Apple has garnered much talks by controlling the distribution of iphone (itouch and ipad) apps. some critics disapproved of such control which curbed their freedom to develop. well, after using Nexus One for 2 weeks, i am beginning to appreciate Apple’s apps store and it’s intentions. android market does not have as many apps and variety compared to Apple’s apps store. i think it will not be as big as the apps store in anytime soon. why? there are simply too many models of android-based smartphone with varying screen resolution and possibly, proprietry UI features. it’s not going to be easy for developer to iron out bugs for all models in the market. on top of that, newer OS version is not readily available to all models in existing market which makes apps update a daunting task. very often then not, you will see comments such as ‘this apps doesn’t work on xx model’ on the android market. rather than commenting on the actual quality or usefulness of the apps, like usually you will see in the apps store. developers will likely to shy away from developing for such market, especially if its for monetary purpose. on top of that, there are several ‘independent’ markets sprouting out for android and these ‘independent’ markets even spammed the comments section of some apps in official Android Market to draw people to their sites. to me that’s definitely very unprofessional and unorganized. nobody ensure quality in the android market.
any tom, dick and harry can submit an app. i’d be hesitatant in buying paid apps on the official Android Market because i am not sure of its reliability in terms of credit card information handling. don’t get me wrong, i am not out to thrash android. android is a great OS. but perhaps, Google should design and manufacture their own hardware, and maybe have some control over the apps. i do have fun with the Froyo. it is fun and rather intuitive but it also reminds me of windows mobile. all i need is a straight forward phone. i don’t want to navigate through pages and pages just to reach a basic setting. nowadays, we all have too many things to learn and to do, it will be nice to simplify things a little.

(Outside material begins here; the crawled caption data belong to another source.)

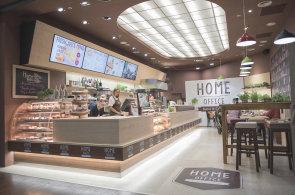 Síť Home Office přináší do Česka fenomén zdravého fast foodu. Nabízí lososa i indický čaj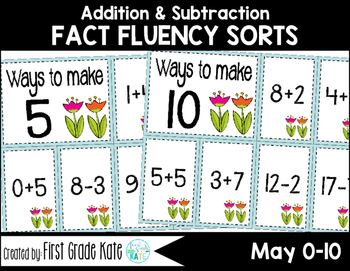 Math Fact Fluency for May (0 to 10)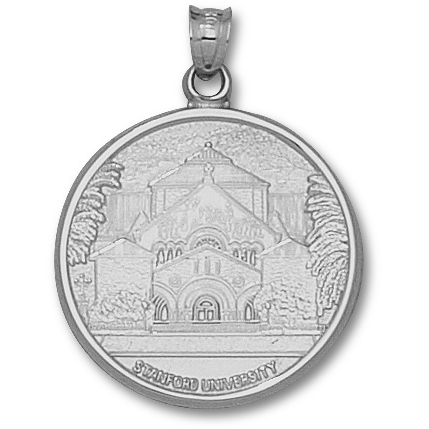 Sterling Silver 1in Stanford University MemChu Pendant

Google are you listening? 🙂
posted via AndroBlog on Google Nexus One (Android 2.2)
last week, i came across a posting in an Android forum which mentioned something about Apple. the company, not the fruit. it was about how Apple wanted to patent or copyright the word ‘Pad’ for its iPad. frankly, i wasn’t aware of that pad-patenting-news. but what was interesting was the comment from one of the fellow ‘forumite’. it amazes me how extreme people can get. the particular forumite has so much hate for Jobs, which almost ‘sounded’ like he (Jobs) had done something really nasty him or his family.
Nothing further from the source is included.